Set out every line of the items below as a numbered list, omitting the blank lines.

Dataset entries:
====================

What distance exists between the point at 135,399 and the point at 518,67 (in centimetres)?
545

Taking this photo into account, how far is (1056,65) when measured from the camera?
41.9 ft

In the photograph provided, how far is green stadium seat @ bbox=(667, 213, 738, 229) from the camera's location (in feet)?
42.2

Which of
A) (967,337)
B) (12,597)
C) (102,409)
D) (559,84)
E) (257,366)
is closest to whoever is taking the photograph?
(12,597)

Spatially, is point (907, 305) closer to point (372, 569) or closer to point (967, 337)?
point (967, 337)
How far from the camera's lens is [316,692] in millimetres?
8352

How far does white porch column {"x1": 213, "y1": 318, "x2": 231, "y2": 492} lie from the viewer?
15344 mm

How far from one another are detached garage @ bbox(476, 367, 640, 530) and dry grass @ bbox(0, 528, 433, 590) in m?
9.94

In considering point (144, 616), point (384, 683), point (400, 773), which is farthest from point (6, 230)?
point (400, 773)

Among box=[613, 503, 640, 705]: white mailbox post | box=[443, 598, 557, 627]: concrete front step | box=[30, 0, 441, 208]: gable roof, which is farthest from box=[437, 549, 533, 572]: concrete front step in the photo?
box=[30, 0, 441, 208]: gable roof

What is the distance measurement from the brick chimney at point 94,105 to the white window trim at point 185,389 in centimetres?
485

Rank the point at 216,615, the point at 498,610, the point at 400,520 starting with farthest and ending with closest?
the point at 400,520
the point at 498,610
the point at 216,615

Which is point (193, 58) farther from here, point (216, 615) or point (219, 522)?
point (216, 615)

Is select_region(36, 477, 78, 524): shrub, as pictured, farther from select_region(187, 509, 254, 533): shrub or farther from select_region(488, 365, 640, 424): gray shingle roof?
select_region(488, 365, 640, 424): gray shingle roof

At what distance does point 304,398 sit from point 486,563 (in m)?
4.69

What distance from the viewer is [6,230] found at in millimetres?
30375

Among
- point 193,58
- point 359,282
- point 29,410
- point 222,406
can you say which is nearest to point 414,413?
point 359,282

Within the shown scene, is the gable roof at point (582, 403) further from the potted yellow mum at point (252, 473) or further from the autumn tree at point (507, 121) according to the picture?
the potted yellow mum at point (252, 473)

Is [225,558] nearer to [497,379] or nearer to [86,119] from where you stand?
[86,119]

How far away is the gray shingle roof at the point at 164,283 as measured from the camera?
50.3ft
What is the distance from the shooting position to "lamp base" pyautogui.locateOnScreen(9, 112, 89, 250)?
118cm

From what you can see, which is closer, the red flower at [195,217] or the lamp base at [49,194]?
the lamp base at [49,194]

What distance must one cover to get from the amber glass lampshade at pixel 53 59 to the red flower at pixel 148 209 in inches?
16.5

====================

COMPLETED EXERCISE:
1. What distance exists between the point at 135,399 and the point at 518,67 (in centimetres)?
2. 545
3. Taking this photo into account, how far is (1056,65) when measured from the camera?
4. 41.9 ft
5. In the photograph provided, how far is green stadium seat @ bbox=(667, 213, 738, 229) from the camera's location (in feet)?
6. 42.2
7. Which of
8. A) (967,337)
9. B) (12,597)
10. C) (102,409)
11. D) (559,84)
12. E) (257,366)
13. is closest to whoever is taking the photograph?
14. (12,597)
15. Spatially, is point (907, 305) closer to point (372, 569) or closer to point (967, 337)?
16. point (967, 337)
17. How far from the camera's lens is [316,692] in millimetres?
18. 8352
19. How far does white porch column {"x1": 213, "y1": 318, "x2": 231, "y2": 492} lie from the viewer?
20. 15344 mm
21. How far from one another are detached garage @ bbox(476, 367, 640, 530) and dry grass @ bbox(0, 528, 433, 590) in m?
22. 9.94
23. In considering point (144, 616), point (384, 683), point (400, 773), which is farthest from point (6, 230)?
24. point (400, 773)
25. Among box=[613, 503, 640, 705]: white mailbox post | box=[443, 598, 557, 627]: concrete front step | box=[30, 0, 441, 208]: gable roof, which is farthest from box=[437, 549, 533, 572]: concrete front step in the photo?
26. box=[30, 0, 441, 208]: gable roof
27. What is the distance measurement from the brick chimney at point 94,105 to the white window trim at point 185,389 in centimetres?
28. 485
29. Rank the point at 216,615, the point at 498,610, the point at 400,520 starting with farthest and ending with closest?
30. the point at 400,520
31. the point at 498,610
32. the point at 216,615
33. Which is point (193, 58) farther from here, point (216, 615) or point (219, 522)?
34. point (216, 615)
35. Is select_region(36, 477, 78, 524): shrub, as pictured, farther from select_region(187, 509, 254, 533): shrub or farther from select_region(488, 365, 640, 424): gray shingle roof?
36. select_region(488, 365, 640, 424): gray shingle roof
37. At what distance does point 304,398 sit from point 486,563 (in m)?
38. 4.69
39. What distance from the viewer is [6,230] found at in millimetres?
40. 30375
41. Among
42. - point 193,58
43. - point 359,282
44. - point 29,410
45. - point 222,406
46. can you say which is nearest to point 414,413?
47. point 359,282
48. Within the shown scene, is the gable roof at point (582, 403) further from the potted yellow mum at point (252, 473) or further from the autumn tree at point (507, 121) according to the picture?
49. the potted yellow mum at point (252, 473)
50. Is [225,558] nearer to [497,379] or nearer to [86,119] from where you stand?
51. [86,119]
52. How far away is the gray shingle roof at the point at 164,283 as measured from the camera?
53. 50.3ft
54. What is the distance from the shooting position to "lamp base" pyautogui.locateOnScreen(9, 112, 89, 250)?
55. 118cm
56. From what you can see, which is closer, the red flower at [195,217] or the lamp base at [49,194]?
57. the lamp base at [49,194]
58. What distance must one cover to get from the amber glass lampshade at pixel 53 59 to the red flower at pixel 148 209 in inches?
59. 16.5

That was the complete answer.